--- Stored rows ---
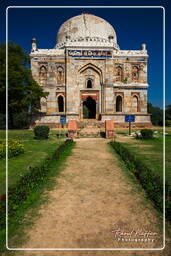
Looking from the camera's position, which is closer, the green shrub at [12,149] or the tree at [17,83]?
the green shrub at [12,149]

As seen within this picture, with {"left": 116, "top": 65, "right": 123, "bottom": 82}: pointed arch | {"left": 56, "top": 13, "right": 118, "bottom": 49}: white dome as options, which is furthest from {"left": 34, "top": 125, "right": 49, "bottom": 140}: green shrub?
{"left": 56, "top": 13, "right": 118, "bottom": 49}: white dome

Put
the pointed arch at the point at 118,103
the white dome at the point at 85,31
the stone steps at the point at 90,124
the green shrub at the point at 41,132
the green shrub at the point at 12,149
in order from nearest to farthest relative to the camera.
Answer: the green shrub at the point at 12,149, the green shrub at the point at 41,132, the stone steps at the point at 90,124, the pointed arch at the point at 118,103, the white dome at the point at 85,31

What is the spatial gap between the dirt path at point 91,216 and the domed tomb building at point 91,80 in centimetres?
2176

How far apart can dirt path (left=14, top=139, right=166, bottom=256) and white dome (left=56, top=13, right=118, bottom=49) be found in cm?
2769

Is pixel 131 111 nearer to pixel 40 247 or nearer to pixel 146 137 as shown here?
pixel 146 137

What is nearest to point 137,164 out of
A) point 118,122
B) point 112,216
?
point 112,216

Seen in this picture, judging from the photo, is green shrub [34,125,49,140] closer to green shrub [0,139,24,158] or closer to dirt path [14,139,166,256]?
green shrub [0,139,24,158]

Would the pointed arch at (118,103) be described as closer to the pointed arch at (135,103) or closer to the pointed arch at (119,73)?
the pointed arch at (135,103)

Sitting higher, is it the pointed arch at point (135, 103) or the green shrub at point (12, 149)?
the pointed arch at point (135, 103)

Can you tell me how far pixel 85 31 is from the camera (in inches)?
1256

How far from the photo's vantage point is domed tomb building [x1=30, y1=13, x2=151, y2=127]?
2858 cm

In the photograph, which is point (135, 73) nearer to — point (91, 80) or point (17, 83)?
point (91, 80)

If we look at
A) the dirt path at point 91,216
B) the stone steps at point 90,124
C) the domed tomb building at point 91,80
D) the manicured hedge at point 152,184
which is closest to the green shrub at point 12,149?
the dirt path at point 91,216

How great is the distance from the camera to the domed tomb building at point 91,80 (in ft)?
93.8
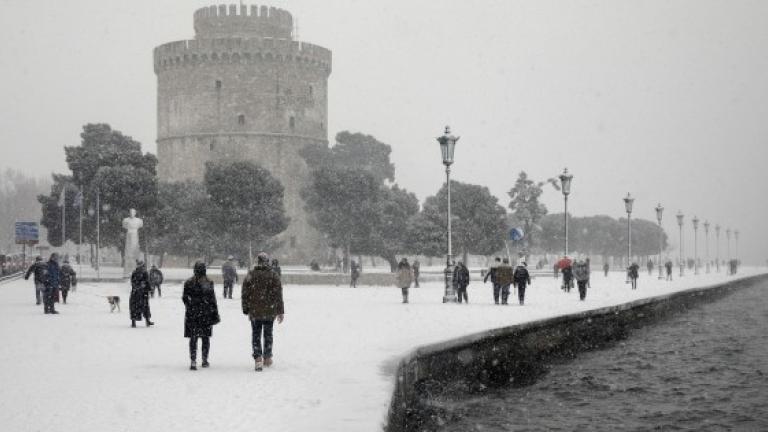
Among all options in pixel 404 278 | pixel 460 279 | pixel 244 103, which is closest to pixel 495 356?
pixel 404 278

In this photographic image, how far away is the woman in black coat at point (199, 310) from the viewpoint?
11.4 meters

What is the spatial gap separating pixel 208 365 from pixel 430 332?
16.4 ft

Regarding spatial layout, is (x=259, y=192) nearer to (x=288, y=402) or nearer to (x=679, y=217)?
(x=679, y=217)

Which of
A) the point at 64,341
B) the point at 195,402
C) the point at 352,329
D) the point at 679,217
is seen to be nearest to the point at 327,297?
the point at 352,329

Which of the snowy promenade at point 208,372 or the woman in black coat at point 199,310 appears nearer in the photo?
the snowy promenade at point 208,372

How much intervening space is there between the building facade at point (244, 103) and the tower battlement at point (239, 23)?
0.27 ft

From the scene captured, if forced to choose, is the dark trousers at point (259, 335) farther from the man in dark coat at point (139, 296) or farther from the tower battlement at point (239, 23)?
the tower battlement at point (239, 23)

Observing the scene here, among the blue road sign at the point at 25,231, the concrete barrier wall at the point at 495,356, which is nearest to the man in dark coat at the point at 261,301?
the concrete barrier wall at the point at 495,356

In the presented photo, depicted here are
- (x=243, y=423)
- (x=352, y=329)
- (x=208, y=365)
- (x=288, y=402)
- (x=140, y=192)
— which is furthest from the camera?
(x=140, y=192)

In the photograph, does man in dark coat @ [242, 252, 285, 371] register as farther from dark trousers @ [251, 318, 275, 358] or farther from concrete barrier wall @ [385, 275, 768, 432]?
concrete barrier wall @ [385, 275, 768, 432]

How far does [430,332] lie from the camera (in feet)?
51.6

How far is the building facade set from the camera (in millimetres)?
78562

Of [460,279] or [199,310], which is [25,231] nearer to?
[460,279]

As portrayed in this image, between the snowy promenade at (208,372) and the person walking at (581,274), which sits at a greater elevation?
the person walking at (581,274)
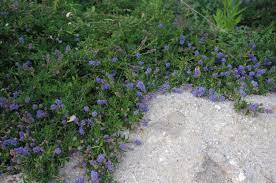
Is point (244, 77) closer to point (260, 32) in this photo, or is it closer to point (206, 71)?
point (206, 71)

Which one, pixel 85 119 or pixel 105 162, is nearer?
pixel 105 162

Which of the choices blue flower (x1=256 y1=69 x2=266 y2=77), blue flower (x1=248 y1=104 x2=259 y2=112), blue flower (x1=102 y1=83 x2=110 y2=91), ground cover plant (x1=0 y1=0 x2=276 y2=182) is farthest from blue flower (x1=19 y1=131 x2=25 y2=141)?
blue flower (x1=256 y1=69 x2=266 y2=77)


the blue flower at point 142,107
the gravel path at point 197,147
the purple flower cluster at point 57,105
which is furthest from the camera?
the blue flower at point 142,107

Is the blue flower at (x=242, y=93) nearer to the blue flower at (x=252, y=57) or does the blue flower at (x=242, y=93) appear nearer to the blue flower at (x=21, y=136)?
the blue flower at (x=252, y=57)

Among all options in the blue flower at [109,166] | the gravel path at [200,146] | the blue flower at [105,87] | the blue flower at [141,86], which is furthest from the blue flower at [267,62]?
the blue flower at [109,166]

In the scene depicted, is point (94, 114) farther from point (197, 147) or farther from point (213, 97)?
point (213, 97)

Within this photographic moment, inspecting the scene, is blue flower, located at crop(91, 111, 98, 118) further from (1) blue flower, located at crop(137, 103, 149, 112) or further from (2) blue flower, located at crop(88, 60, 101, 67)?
(2) blue flower, located at crop(88, 60, 101, 67)

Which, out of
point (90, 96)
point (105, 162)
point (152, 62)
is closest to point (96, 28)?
point (152, 62)

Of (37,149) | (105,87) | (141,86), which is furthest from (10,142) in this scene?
(141,86)
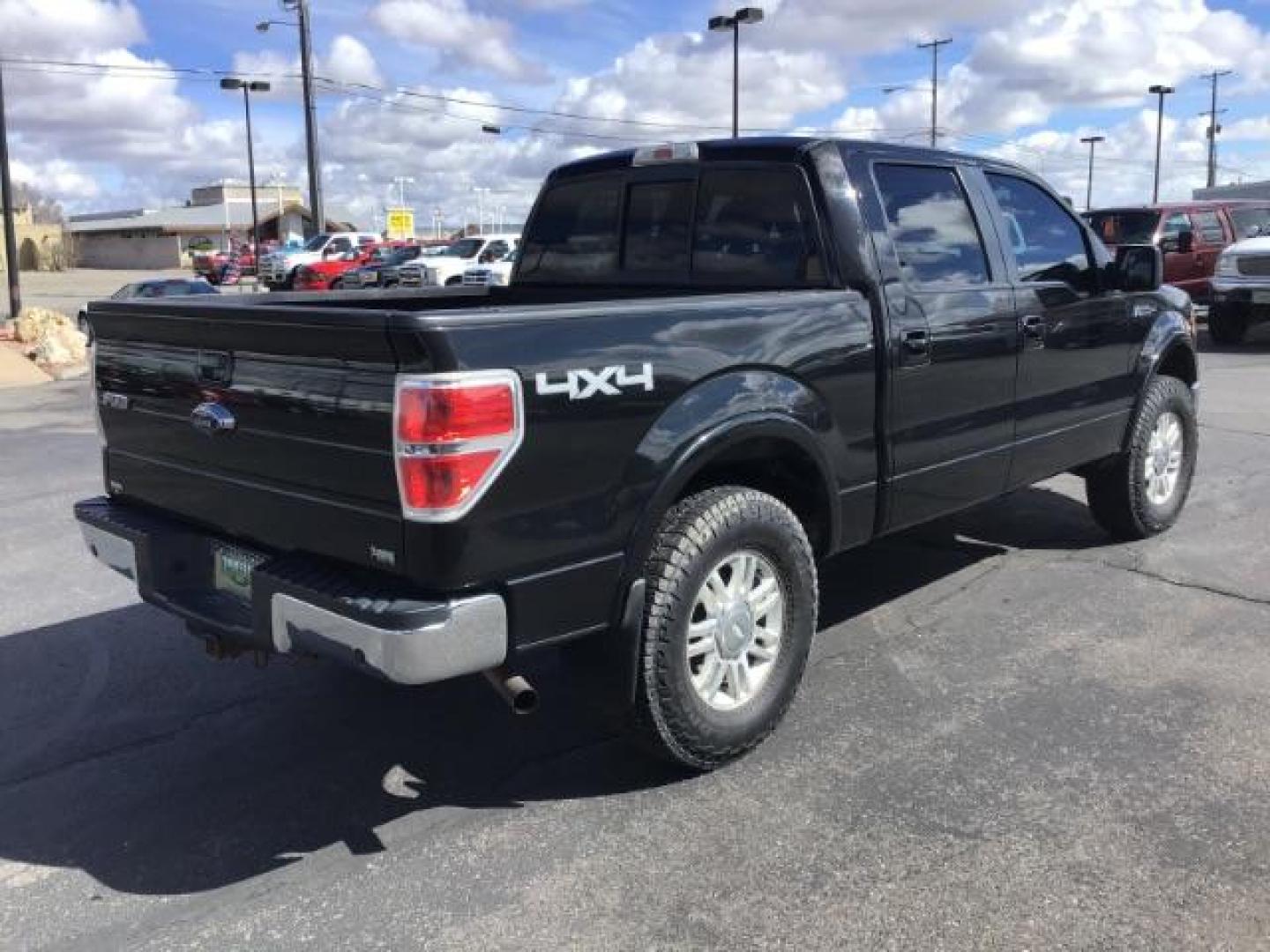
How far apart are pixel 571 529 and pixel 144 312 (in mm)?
1608

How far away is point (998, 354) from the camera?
4.66 metres

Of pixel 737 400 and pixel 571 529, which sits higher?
pixel 737 400

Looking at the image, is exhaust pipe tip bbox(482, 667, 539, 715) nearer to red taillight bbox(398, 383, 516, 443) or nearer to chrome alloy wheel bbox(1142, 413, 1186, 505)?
red taillight bbox(398, 383, 516, 443)

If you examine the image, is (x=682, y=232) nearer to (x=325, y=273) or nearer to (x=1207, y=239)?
(x=1207, y=239)

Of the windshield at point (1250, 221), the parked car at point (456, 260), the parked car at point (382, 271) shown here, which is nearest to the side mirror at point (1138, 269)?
the windshield at point (1250, 221)

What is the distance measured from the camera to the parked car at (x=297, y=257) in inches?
1496

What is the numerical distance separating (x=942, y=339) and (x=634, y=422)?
166 centimetres

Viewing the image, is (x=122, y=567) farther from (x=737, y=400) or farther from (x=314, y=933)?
(x=737, y=400)

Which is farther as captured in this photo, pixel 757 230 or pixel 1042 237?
pixel 1042 237

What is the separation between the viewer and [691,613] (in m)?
3.43

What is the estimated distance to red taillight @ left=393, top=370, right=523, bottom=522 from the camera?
9.08 ft

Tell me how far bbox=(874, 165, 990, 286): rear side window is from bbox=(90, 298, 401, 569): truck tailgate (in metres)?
2.23

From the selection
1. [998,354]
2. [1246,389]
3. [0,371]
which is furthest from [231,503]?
[0,371]

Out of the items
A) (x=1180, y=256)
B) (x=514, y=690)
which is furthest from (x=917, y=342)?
(x=1180, y=256)
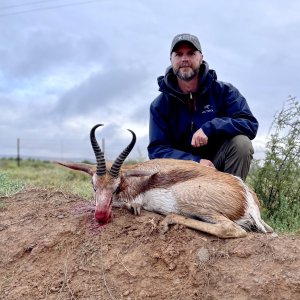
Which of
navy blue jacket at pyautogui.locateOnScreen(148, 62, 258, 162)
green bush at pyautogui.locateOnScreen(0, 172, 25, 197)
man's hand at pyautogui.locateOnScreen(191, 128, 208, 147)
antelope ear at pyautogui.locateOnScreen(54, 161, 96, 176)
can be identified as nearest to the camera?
antelope ear at pyautogui.locateOnScreen(54, 161, 96, 176)

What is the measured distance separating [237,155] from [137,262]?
3104 mm

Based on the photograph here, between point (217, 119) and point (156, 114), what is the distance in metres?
1.16

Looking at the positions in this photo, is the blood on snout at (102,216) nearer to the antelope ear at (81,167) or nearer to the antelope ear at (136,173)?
the antelope ear at (136,173)

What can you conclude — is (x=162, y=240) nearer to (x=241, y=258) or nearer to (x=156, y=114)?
(x=241, y=258)

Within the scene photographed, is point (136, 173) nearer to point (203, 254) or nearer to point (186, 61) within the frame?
point (203, 254)

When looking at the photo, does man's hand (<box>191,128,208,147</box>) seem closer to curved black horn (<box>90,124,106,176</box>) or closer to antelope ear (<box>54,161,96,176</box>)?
antelope ear (<box>54,161,96,176</box>)

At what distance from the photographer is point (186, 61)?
8.35 meters

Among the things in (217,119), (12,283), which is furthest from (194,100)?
(12,283)

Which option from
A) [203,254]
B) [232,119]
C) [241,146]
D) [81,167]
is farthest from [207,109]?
[203,254]

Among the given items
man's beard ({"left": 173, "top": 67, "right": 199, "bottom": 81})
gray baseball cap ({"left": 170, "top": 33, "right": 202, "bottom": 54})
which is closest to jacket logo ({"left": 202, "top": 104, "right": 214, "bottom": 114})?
man's beard ({"left": 173, "top": 67, "right": 199, "bottom": 81})

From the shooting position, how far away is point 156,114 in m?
8.70

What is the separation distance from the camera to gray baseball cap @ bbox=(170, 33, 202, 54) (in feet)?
27.5

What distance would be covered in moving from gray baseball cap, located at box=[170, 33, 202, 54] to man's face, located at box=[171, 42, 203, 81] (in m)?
0.07

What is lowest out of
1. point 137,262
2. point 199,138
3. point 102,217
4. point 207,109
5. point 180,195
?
point 137,262
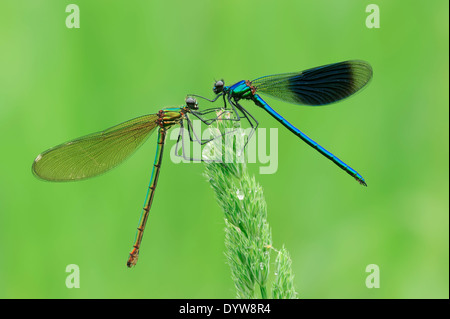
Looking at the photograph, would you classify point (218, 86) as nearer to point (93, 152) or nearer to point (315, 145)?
point (315, 145)

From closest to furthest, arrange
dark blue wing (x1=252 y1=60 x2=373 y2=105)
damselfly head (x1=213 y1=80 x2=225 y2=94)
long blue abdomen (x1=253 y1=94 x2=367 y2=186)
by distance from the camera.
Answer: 1. long blue abdomen (x1=253 y1=94 x2=367 y2=186)
2. damselfly head (x1=213 y1=80 x2=225 y2=94)
3. dark blue wing (x1=252 y1=60 x2=373 y2=105)

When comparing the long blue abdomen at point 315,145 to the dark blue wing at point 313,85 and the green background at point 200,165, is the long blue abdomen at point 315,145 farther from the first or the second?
the green background at point 200,165

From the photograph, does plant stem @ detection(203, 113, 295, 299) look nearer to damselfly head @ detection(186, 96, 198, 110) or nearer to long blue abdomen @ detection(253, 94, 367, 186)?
damselfly head @ detection(186, 96, 198, 110)

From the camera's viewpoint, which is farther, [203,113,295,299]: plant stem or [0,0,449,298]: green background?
[0,0,449,298]: green background

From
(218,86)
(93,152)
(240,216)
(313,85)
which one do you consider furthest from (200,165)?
(240,216)

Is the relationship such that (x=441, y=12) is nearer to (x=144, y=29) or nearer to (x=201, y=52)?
(x=201, y=52)

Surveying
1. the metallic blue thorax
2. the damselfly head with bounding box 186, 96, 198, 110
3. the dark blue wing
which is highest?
the dark blue wing

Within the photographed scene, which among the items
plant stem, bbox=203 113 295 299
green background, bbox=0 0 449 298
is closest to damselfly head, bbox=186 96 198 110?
green background, bbox=0 0 449 298

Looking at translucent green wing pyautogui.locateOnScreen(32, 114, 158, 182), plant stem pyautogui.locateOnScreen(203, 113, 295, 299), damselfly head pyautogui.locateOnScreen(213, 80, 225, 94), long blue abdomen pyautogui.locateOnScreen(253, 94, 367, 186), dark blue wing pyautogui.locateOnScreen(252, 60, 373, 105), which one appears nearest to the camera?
plant stem pyautogui.locateOnScreen(203, 113, 295, 299)
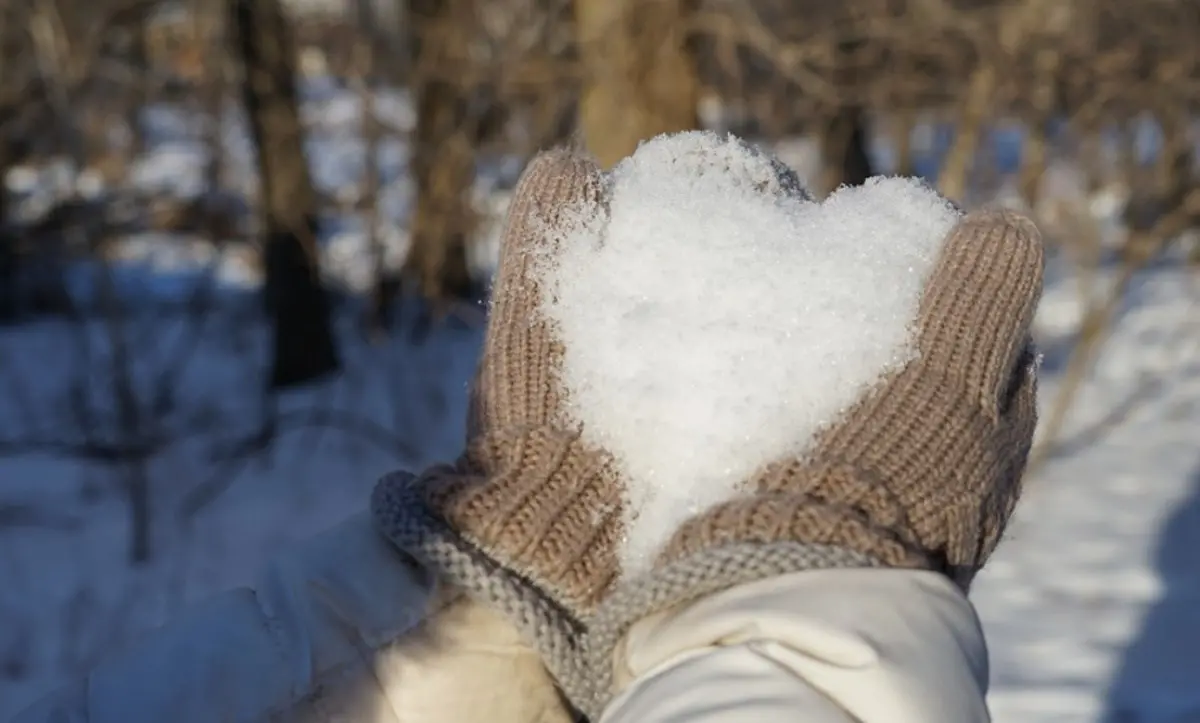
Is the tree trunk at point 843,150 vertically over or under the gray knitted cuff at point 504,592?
under

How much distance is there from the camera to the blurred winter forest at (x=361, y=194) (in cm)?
485

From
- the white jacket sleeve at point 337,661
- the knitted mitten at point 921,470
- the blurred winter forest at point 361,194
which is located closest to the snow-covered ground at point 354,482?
the blurred winter forest at point 361,194

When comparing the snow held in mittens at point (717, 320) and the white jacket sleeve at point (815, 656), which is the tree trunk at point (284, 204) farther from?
the white jacket sleeve at point (815, 656)

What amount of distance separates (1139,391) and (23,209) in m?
6.14

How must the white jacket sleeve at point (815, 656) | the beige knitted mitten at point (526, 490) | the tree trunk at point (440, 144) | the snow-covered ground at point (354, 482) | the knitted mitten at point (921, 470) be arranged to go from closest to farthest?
the white jacket sleeve at point (815, 656)
the knitted mitten at point (921, 470)
the beige knitted mitten at point (526, 490)
the snow-covered ground at point (354, 482)
the tree trunk at point (440, 144)

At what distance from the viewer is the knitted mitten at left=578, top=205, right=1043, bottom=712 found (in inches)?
37.5

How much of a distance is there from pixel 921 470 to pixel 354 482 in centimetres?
493

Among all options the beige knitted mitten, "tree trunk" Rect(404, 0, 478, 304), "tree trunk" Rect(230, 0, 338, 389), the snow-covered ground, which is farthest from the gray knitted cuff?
"tree trunk" Rect(230, 0, 338, 389)

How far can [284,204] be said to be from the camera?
23.3 ft

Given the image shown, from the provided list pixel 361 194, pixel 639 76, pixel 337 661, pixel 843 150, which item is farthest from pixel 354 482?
pixel 337 661

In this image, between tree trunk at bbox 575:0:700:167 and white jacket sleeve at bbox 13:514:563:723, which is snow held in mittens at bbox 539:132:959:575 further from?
tree trunk at bbox 575:0:700:167

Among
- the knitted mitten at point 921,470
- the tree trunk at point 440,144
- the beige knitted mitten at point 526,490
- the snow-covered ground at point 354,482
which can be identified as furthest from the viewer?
the tree trunk at point 440,144

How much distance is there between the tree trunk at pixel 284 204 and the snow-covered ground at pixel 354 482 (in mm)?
248

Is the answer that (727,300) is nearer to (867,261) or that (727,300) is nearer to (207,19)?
(867,261)
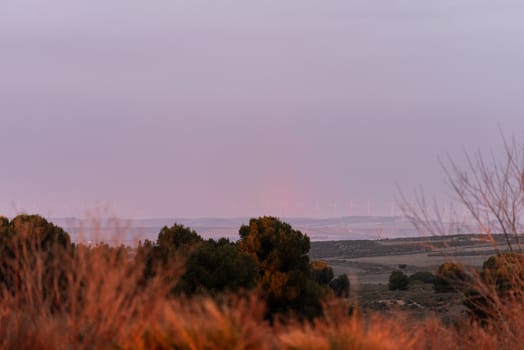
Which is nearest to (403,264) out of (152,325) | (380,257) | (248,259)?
(380,257)

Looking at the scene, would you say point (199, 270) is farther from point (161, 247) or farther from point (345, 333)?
point (345, 333)

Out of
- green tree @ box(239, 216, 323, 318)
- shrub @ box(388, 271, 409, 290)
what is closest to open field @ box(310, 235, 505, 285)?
shrub @ box(388, 271, 409, 290)

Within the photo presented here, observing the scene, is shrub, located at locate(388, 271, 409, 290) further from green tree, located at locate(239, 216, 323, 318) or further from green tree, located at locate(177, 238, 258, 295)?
green tree, located at locate(177, 238, 258, 295)

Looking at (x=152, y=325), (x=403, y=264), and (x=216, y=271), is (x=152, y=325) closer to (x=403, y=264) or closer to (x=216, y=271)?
(x=216, y=271)

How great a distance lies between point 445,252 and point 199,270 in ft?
41.7

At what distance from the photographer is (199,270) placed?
24281 mm

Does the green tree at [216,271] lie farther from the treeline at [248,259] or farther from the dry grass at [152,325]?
the dry grass at [152,325]

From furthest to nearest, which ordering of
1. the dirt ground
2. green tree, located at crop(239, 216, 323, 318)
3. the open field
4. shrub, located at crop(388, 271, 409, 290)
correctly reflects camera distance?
1. the open field
2. shrub, located at crop(388, 271, 409, 290)
3. green tree, located at crop(239, 216, 323, 318)
4. the dirt ground

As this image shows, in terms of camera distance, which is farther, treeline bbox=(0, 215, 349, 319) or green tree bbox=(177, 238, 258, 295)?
treeline bbox=(0, 215, 349, 319)

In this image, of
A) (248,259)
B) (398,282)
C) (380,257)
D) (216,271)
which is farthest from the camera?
(380,257)

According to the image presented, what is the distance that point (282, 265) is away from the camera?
31562 millimetres

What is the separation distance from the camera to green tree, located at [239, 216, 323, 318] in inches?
1185

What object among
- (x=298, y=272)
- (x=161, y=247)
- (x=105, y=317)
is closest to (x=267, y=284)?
(x=298, y=272)

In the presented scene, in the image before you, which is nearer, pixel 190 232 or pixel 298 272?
pixel 190 232
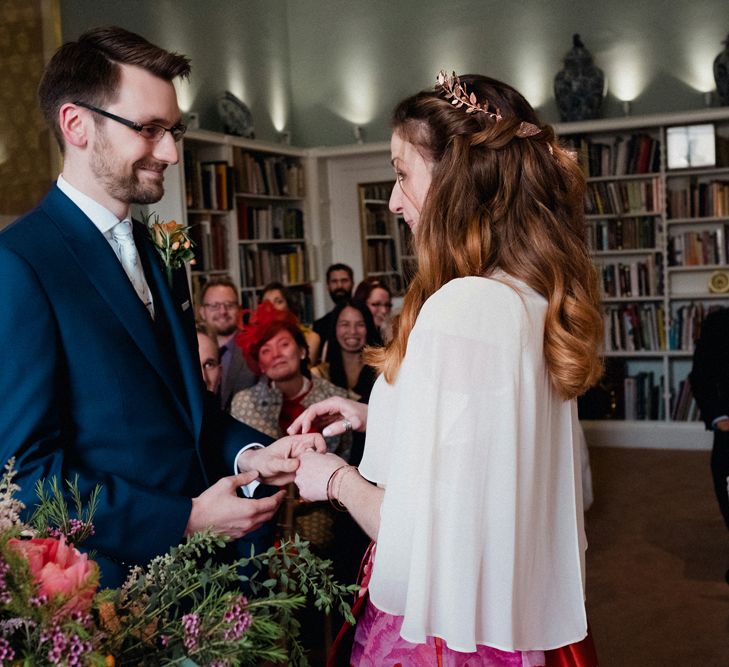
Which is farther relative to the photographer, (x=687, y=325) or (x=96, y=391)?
(x=687, y=325)

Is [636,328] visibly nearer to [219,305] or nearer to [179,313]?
[219,305]

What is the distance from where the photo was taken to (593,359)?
160cm

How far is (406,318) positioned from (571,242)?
1.04 ft

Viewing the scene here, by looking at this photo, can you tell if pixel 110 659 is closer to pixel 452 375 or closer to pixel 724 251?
pixel 452 375

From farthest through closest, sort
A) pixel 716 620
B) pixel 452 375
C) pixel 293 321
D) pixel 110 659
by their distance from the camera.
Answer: pixel 293 321 < pixel 716 620 < pixel 452 375 < pixel 110 659

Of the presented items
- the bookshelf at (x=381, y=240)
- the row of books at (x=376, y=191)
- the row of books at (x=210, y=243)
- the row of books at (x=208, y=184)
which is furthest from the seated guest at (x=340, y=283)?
the row of books at (x=376, y=191)

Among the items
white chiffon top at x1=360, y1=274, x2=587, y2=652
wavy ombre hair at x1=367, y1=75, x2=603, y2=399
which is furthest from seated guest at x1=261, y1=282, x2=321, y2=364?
white chiffon top at x1=360, y1=274, x2=587, y2=652

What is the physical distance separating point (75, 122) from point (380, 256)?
26.2 ft

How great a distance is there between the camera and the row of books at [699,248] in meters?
8.19

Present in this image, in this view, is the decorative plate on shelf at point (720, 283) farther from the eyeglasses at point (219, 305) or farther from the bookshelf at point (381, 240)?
the eyeglasses at point (219, 305)

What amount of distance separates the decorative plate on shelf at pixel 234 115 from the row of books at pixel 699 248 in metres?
3.96

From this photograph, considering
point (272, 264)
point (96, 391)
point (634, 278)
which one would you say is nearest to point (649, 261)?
point (634, 278)

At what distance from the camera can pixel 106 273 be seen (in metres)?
1.78

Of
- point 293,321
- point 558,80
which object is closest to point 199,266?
---
> [Task goal]: Repeat only what runs from the line holding "Which is farther relative" to the end of the data, keeping every line exactly as written, first and last included.

> [The answer]:
Which is farther relative to the photographer, (x=687, y=325) or (x=96, y=391)?
(x=687, y=325)

Is [636,328] visibly nearer to [219,305] or nearer to [179,313]?
[219,305]

What is the distance from where the photo was taken to (593,359)?
160cm

How far is (406,318) positioned from (571,242)?
1.04 ft

Viewing the scene here, by looking at this photo, can you tell if pixel 110 659 is closer to pixel 452 375 or closer to pixel 724 251?
pixel 452 375

From farthest through closest, sort
A) pixel 716 620
B) pixel 452 375
C) pixel 293 321
D) pixel 110 659
by their distance from the camera.
Answer: pixel 293 321 < pixel 716 620 < pixel 452 375 < pixel 110 659

Of the presented items
- the bookshelf at (x=381, y=240)
- the row of books at (x=376, y=191)
- the row of books at (x=210, y=243)
- the row of books at (x=208, y=184)
which is furthest from the seated guest at (x=340, y=283)?
the row of books at (x=376, y=191)

Among the items
white chiffon top at x1=360, y1=274, x2=587, y2=652
wavy ombre hair at x1=367, y1=75, x2=603, y2=399
which is furthest from seated guest at x1=261, y1=282, x2=321, y2=364?
white chiffon top at x1=360, y1=274, x2=587, y2=652

What is the physical distance separating point (75, 122) from point (380, 256)?
26.2 ft

How great a distance is there between the camera and the row of books at [699,248] in meters?
8.19

Present in this image, in this view, is the decorative plate on shelf at point (720, 283) farther from the eyeglasses at point (219, 305) or farther from the bookshelf at point (381, 240)?
the eyeglasses at point (219, 305)

What amount of distance separates the decorative plate on shelf at pixel 234 115 from the row of books at pixel 699 248 in metres?
3.96

From this photograph, considering
point (272, 264)
point (96, 391)
point (634, 278)
which one would you say is nearest to point (649, 261)?
point (634, 278)

At what distance from the camera can pixel 106 273 be seen (in metres)?
1.78

Of
- point 293,321
- point 558,80
which object is closest to point 199,266?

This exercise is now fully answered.